The products were complicated. The steric hindrance of two formyl groups in phthalaldehyde was supposed to inhibit generation of the respective dioxazoline.

The yields of nonanal (ca. 50%) and hydroxyimine (ca. 20%) were determined by ¹H NMR analysis of crude products.

Typical Procedure for Preparation of Imidazoline from Aldehyde.

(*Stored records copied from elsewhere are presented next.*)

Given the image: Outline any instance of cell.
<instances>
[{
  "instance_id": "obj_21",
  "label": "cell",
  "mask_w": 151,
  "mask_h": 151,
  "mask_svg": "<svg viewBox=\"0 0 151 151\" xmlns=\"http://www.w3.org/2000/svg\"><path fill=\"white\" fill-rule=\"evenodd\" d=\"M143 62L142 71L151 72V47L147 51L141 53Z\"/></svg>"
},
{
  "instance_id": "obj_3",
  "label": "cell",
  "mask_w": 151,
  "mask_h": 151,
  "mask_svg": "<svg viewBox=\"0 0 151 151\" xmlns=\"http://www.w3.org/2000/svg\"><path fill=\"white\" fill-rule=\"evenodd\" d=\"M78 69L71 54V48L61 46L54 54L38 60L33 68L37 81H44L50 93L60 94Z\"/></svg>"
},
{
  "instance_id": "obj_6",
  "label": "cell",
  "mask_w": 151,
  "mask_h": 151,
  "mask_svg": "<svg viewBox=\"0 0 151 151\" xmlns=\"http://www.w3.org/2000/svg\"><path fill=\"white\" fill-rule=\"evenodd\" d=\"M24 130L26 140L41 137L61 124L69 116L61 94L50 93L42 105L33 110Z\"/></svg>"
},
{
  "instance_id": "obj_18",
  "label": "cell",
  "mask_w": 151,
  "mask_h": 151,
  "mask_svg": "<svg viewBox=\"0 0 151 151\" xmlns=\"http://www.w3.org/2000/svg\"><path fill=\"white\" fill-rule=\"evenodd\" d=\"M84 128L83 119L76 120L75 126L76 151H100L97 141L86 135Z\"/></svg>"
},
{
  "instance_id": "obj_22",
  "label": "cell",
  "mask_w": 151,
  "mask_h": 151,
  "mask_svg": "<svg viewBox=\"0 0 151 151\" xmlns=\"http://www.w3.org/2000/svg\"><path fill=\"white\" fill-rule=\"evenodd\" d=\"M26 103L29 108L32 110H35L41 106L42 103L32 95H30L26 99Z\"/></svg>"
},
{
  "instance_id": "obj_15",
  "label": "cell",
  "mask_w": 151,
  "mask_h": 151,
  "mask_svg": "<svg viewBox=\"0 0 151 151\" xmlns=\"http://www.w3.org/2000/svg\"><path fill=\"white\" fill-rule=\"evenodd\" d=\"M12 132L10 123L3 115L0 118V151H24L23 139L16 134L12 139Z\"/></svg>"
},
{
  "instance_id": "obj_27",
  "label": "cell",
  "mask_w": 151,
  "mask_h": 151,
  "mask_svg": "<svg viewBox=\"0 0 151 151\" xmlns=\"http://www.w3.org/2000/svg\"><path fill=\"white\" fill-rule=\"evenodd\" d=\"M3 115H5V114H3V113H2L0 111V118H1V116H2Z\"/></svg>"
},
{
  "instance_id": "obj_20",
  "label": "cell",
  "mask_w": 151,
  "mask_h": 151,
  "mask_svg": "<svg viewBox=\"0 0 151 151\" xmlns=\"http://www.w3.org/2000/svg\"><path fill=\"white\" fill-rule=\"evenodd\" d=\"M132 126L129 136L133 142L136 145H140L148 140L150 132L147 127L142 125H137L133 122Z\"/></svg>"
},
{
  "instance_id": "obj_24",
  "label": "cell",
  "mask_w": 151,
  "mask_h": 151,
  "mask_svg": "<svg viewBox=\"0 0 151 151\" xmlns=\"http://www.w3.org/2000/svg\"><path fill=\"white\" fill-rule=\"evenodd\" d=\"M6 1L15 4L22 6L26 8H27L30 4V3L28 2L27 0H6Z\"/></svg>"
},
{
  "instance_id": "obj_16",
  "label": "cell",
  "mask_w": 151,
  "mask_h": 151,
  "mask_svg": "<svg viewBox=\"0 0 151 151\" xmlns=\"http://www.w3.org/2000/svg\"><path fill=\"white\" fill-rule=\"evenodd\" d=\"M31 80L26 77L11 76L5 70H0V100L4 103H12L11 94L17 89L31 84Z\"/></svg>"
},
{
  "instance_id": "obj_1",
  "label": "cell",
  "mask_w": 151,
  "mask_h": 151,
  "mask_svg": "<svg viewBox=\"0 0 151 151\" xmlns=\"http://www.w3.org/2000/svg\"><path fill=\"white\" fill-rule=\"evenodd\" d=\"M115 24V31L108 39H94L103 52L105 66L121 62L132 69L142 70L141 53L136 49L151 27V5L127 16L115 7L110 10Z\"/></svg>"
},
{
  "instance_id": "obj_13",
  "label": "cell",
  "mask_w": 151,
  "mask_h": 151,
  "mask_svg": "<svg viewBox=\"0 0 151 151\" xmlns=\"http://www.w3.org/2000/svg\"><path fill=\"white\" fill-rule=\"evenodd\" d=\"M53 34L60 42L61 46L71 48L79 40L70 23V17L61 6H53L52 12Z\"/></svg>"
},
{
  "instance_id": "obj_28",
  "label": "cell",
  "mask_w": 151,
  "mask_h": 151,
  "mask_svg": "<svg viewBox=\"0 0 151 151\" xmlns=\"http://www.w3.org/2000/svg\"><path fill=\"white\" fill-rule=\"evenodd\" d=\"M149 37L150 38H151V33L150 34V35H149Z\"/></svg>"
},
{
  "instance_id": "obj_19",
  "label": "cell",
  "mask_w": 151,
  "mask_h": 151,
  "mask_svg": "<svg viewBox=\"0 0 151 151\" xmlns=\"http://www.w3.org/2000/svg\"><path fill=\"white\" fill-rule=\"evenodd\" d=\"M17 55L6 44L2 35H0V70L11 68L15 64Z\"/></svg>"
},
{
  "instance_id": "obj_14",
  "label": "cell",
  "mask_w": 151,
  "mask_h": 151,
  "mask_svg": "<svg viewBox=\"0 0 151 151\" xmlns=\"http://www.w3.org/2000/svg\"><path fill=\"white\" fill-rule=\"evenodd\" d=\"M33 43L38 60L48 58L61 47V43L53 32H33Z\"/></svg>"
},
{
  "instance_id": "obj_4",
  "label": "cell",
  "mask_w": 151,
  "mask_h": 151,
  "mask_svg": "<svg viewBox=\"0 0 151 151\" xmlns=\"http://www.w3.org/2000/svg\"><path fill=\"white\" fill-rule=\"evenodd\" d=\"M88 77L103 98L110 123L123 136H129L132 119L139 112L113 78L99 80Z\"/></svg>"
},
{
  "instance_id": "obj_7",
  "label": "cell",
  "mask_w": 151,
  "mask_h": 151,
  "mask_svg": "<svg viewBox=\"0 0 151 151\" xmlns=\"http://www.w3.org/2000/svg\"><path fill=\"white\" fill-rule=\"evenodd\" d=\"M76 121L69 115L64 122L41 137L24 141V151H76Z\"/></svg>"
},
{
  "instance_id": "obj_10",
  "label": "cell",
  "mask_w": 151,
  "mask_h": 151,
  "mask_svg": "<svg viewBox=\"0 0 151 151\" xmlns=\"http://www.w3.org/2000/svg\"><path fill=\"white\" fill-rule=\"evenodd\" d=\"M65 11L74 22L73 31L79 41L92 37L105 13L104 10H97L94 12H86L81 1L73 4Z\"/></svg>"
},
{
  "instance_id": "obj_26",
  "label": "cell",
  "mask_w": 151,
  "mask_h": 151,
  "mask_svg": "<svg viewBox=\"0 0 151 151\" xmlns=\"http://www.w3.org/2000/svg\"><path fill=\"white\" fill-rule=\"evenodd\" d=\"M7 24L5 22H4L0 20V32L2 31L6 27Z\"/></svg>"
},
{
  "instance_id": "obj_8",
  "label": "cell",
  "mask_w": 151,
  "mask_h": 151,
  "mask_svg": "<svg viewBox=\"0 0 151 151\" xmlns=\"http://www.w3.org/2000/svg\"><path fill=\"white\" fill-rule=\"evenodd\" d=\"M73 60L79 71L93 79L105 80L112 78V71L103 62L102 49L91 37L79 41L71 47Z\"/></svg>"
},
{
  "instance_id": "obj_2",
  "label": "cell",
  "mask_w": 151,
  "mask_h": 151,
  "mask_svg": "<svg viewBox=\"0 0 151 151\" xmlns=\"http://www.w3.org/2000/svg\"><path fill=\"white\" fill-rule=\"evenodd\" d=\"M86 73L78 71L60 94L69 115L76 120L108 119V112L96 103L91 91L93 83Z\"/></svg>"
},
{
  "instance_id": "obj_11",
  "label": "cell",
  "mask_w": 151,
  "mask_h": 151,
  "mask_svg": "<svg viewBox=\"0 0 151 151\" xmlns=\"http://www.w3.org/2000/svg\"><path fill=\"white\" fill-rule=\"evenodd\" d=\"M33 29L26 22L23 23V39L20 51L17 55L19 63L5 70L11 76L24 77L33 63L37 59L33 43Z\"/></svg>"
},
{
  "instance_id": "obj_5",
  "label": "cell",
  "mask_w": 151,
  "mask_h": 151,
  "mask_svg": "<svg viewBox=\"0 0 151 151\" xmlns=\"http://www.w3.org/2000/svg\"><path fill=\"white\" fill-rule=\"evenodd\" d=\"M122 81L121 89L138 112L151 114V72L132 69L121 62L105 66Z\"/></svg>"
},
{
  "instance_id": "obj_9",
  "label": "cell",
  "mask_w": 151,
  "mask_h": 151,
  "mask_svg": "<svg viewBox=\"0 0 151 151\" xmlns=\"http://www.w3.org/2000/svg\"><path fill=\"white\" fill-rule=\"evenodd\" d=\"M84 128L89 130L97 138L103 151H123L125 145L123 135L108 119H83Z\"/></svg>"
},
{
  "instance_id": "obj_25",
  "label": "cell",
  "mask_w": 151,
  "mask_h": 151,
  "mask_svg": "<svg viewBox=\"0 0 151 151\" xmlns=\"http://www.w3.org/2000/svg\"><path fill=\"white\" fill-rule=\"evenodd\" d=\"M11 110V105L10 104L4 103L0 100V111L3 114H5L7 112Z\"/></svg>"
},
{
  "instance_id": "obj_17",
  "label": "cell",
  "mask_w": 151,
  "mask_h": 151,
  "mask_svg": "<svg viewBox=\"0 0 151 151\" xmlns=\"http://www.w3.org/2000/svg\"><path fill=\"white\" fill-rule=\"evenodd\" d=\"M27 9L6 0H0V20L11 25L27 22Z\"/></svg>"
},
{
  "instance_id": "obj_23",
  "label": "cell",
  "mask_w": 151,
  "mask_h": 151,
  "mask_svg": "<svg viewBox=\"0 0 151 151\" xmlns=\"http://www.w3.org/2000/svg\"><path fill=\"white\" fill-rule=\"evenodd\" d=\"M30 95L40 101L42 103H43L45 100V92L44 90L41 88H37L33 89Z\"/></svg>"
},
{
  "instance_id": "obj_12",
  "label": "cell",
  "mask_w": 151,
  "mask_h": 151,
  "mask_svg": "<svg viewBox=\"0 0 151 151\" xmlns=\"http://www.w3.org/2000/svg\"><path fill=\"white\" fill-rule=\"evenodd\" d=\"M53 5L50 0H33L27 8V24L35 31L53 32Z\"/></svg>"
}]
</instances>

To a solution of 4-bromobenzaldehyde (1, 46 mg, 0.25 mmol) in H₂O (6 mL) were added PHPB (160 mg, 0.5 mmol). Etylenediamine [90 mg (100 µL), 1.5 mmol] was added. After stirring for 15 h at r.t., the reaction mixture was treated with 0.5 M aq Na₂S₂O₃ and extracted with EtOAc. The organic layer was washed with 0.5 M aq Na₂S₂O₃ and successively washed with sat. aq NaCl and dried over MgSO₄. After removal of the solvent in vacuo, the residue was purified by column chromatography on silica gel (Wakogel C-200) with CHCl₃. Imidazoline 1a (50 mg, 0.22 mmol) was obtained in 88% yield.

Typical Procedure for Preparation of Oxazoline from Aldehyde.

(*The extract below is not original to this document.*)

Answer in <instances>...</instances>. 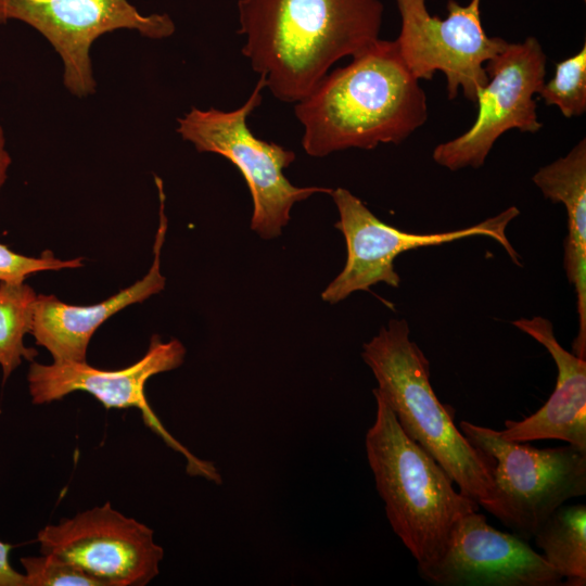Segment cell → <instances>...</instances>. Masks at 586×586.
Returning a JSON list of instances; mask_svg holds the SVG:
<instances>
[{"label":"cell","mask_w":586,"mask_h":586,"mask_svg":"<svg viewBox=\"0 0 586 586\" xmlns=\"http://www.w3.org/2000/svg\"><path fill=\"white\" fill-rule=\"evenodd\" d=\"M527 542L472 511L456 522L441 557L418 572L436 586L563 585L562 576Z\"/></svg>","instance_id":"13"},{"label":"cell","mask_w":586,"mask_h":586,"mask_svg":"<svg viewBox=\"0 0 586 586\" xmlns=\"http://www.w3.org/2000/svg\"><path fill=\"white\" fill-rule=\"evenodd\" d=\"M302 145L321 157L349 148L398 144L428 119L426 97L395 40L378 39L327 74L294 106Z\"/></svg>","instance_id":"2"},{"label":"cell","mask_w":586,"mask_h":586,"mask_svg":"<svg viewBox=\"0 0 586 586\" xmlns=\"http://www.w3.org/2000/svg\"><path fill=\"white\" fill-rule=\"evenodd\" d=\"M466 438L491 460L497 493L511 530L530 540L558 507L586 494V449L574 445L536 448L500 431L461 421Z\"/></svg>","instance_id":"6"},{"label":"cell","mask_w":586,"mask_h":586,"mask_svg":"<svg viewBox=\"0 0 586 586\" xmlns=\"http://www.w3.org/2000/svg\"><path fill=\"white\" fill-rule=\"evenodd\" d=\"M361 357L378 382L372 392L387 404L404 432L441 464L464 496L511 530L491 460L455 424L451 407L437 398L429 360L410 340L408 322L391 319L362 345Z\"/></svg>","instance_id":"3"},{"label":"cell","mask_w":586,"mask_h":586,"mask_svg":"<svg viewBox=\"0 0 586 586\" xmlns=\"http://www.w3.org/2000/svg\"><path fill=\"white\" fill-rule=\"evenodd\" d=\"M512 324L542 344L553 359L556 387L533 415L505 421L501 435L514 442L559 440L586 449V359L570 353L558 342L552 323L540 316L520 318Z\"/></svg>","instance_id":"15"},{"label":"cell","mask_w":586,"mask_h":586,"mask_svg":"<svg viewBox=\"0 0 586 586\" xmlns=\"http://www.w3.org/2000/svg\"><path fill=\"white\" fill-rule=\"evenodd\" d=\"M8 20L44 36L62 59L65 87L77 97L95 89L89 51L101 35L127 28L162 39L175 30L167 14L142 15L127 0H0V23Z\"/></svg>","instance_id":"10"},{"label":"cell","mask_w":586,"mask_h":586,"mask_svg":"<svg viewBox=\"0 0 586 586\" xmlns=\"http://www.w3.org/2000/svg\"><path fill=\"white\" fill-rule=\"evenodd\" d=\"M375 419L365 447L375 487L394 533L410 551L418 569L442 555L456 522L480 506L455 487L441 464L399 425L375 393Z\"/></svg>","instance_id":"4"},{"label":"cell","mask_w":586,"mask_h":586,"mask_svg":"<svg viewBox=\"0 0 586 586\" xmlns=\"http://www.w3.org/2000/svg\"><path fill=\"white\" fill-rule=\"evenodd\" d=\"M242 53L278 100H303L340 59L379 39L380 0H239Z\"/></svg>","instance_id":"1"},{"label":"cell","mask_w":586,"mask_h":586,"mask_svg":"<svg viewBox=\"0 0 586 586\" xmlns=\"http://www.w3.org/2000/svg\"><path fill=\"white\" fill-rule=\"evenodd\" d=\"M544 196L562 203L568 216L563 242V267L574 285L578 332L573 353L586 359V140L583 138L565 156L539 168L532 178Z\"/></svg>","instance_id":"16"},{"label":"cell","mask_w":586,"mask_h":586,"mask_svg":"<svg viewBox=\"0 0 586 586\" xmlns=\"http://www.w3.org/2000/svg\"><path fill=\"white\" fill-rule=\"evenodd\" d=\"M84 266L81 257L60 259L46 250L39 257L17 254L0 243V282L21 283L30 275L46 270L73 269Z\"/></svg>","instance_id":"21"},{"label":"cell","mask_w":586,"mask_h":586,"mask_svg":"<svg viewBox=\"0 0 586 586\" xmlns=\"http://www.w3.org/2000/svg\"><path fill=\"white\" fill-rule=\"evenodd\" d=\"M153 530L110 502L38 532L40 552L60 557L103 586H145L160 573L163 548Z\"/></svg>","instance_id":"12"},{"label":"cell","mask_w":586,"mask_h":586,"mask_svg":"<svg viewBox=\"0 0 586 586\" xmlns=\"http://www.w3.org/2000/svg\"><path fill=\"white\" fill-rule=\"evenodd\" d=\"M532 538L545 560L562 576L563 585H586V505H561Z\"/></svg>","instance_id":"17"},{"label":"cell","mask_w":586,"mask_h":586,"mask_svg":"<svg viewBox=\"0 0 586 586\" xmlns=\"http://www.w3.org/2000/svg\"><path fill=\"white\" fill-rule=\"evenodd\" d=\"M547 56L534 37L508 46L485 65L486 86L477 95L479 112L472 126L433 151L436 164L456 171L481 167L497 139L507 130L536 132L538 120L534 94L546 76Z\"/></svg>","instance_id":"9"},{"label":"cell","mask_w":586,"mask_h":586,"mask_svg":"<svg viewBox=\"0 0 586 586\" xmlns=\"http://www.w3.org/2000/svg\"><path fill=\"white\" fill-rule=\"evenodd\" d=\"M11 164V157L5 150V138L2 127L0 126V190L7 180V171Z\"/></svg>","instance_id":"23"},{"label":"cell","mask_w":586,"mask_h":586,"mask_svg":"<svg viewBox=\"0 0 586 586\" xmlns=\"http://www.w3.org/2000/svg\"><path fill=\"white\" fill-rule=\"evenodd\" d=\"M184 356L186 348L180 341L163 342L153 335L144 356L124 369H97L86 361H53L50 365L31 361L27 374L29 394L31 402L40 405L81 391L91 394L106 409L137 408L145 425L186 457L188 473L219 483L220 475L214 464L198 459L177 442L162 425L145 397L148 380L178 368Z\"/></svg>","instance_id":"11"},{"label":"cell","mask_w":586,"mask_h":586,"mask_svg":"<svg viewBox=\"0 0 586 586\" xmlns=\"http://www.w3.org/2000/svg\"><path fill=\"white\" fill-rule=\"evenodd\" d=\"M37 293L21 283L0 282V366L3 383L22 361H34L37 351L26 347L30 333Z\"/></svg>","instance_id":"18"},{"label":"cell","mask_w":586,"mask_h":586,"mask_svg":"<svg viewBox=\"0 0 586 586\" xmlns=\"http://www.w3.org/2000/svg\"><path fill=\"white\" fill-rule=\"evenodd\" d=\"M25 586H103L79 566L53 555L21 558Z\"/></svg>","instance_id":"20"},{"label":"cell","mask_w":586,"mask_h":586,"mask_svg":"<svg viewBox=\"0 0 586 586\" xmlns=\"http://www.w3.org/2000/svg\"><path fill=\"white\" fill-rule=\"evenodd\" d=\"M395 1L402 20L395 42L410 73L419 80L431 79L441 71L447 79L449 100L461 89L475 103L488 81L486 63L509 43L484 31L481 0L467 5L448 0L444 20L430 14L426 0Z\"/></svg>","instance_id":"8"},{"label":"cell","mask_w":586,"mask_h":586,"mask_svg":"<svg viewBox=\"0 0 586 586\" xmlns=\"http://www.w3.org/2000/svg\"><path fill=\"white\" fill-rule=\"evenodd\" d=\"M539 95L547 105H556L566 118L581 116L585 113V44L576 54L557 63L553 77L544 82Z\"/></svg>","instance_id":"19"},{"label":"cell","mask_w":586,"mask_h":586,"mask_svg":"<svg viewBox=\"0 0 586 586\" xmlns=\"http://www.w3.org/2000/svg\"><path fill=\"white\" fill-rule=\"evenodd\" d=\"M265 80L259 77L245 103L233 111L193 107L178 118V133L199 152L219 154L242 174L253 200L251 229L264 239L278 237L290 220L292 206L310 195L331 193L329 188L295 187L283 169L295 160V153L275 142L257 138L246 124L262 102Z\"/></svg>","instance_id":"5"},{"label":"cell","mask_w":586,"mask_h":586,"mask_svg":"<svg viewBox=\"0 0 586 586\" xmlns=\"http://www.w3.org/2000/svg\"><path fill=\"white\" fill-rule=\"evenodd\" d=\"M12 546L0 540V586H25L24 574L15 571L9 562Z\"/></svg>","instance_id":"22"},{"label":"cell","mask_w":586,"mask_h":586,"mask_svg":"<svg viewBox=\"0 0 586 586\" xmlns=\"http://www.w3.org/2000/svg\"><path fill=\"white\" fill-rule=\"evenodd\" d=\"M330 194L340 216L335 228L343 233L347 250L343 270L321 293V298L330 304L339 303L356 291H369L379 282L398 288L400 278L394 269V260L404 252L470 237L492 238L515 265L522 266L520 255L506 235L508 225L520 214L515 206L463 229L418 234L380 220L346 189L336 188Z\"/></svg>","instance_id":"7"},{"label":"cell","mask_w":586,"mask_h":586,"mask_svg":"<svg viewBox=\"0 0 586 586\" xmlns=\"http://www.w3.org/2000/svg\"><path fill=\"white\" fill-rule=\"evenodd\" d=\"M160 196V222L153 246L154 259L148 273L118 293L90 306L69 305L55 295L37 294L30 333L53 361H86L89 342L100 326L123 308L142 303L165 286L161 252L167 229L163 181L155 177Z\"/></svg>","instance_id":"14"}]
</instances>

To a solution of 4-bromobenzaldehyde (1, 46 mg, 0.25 mmol) in H₂O (6 mL) were added PHPB (240 mg, 0.75 mmol). 2-Aminoethanol [92 mg (90 µL), 1.5 mmol] was added. After stirring for 23 h at r.t., the reaction mixture was treated with 0.5 M aq Na₂S₂O₃ and extracted with EtOAc. The organic layer was washed with 0.5 M aq Na₂S₂O₃ and successively washed with sat. aq NaCl and dried over MgSO₄. After removal of the solvent in vacuo, the residue was purified by column chromatography on silica gel (Wakogel C-200) with CHCl₃. Oxazoline 1c (50 mg, 0.22 mmol) was obtained in 89% yield.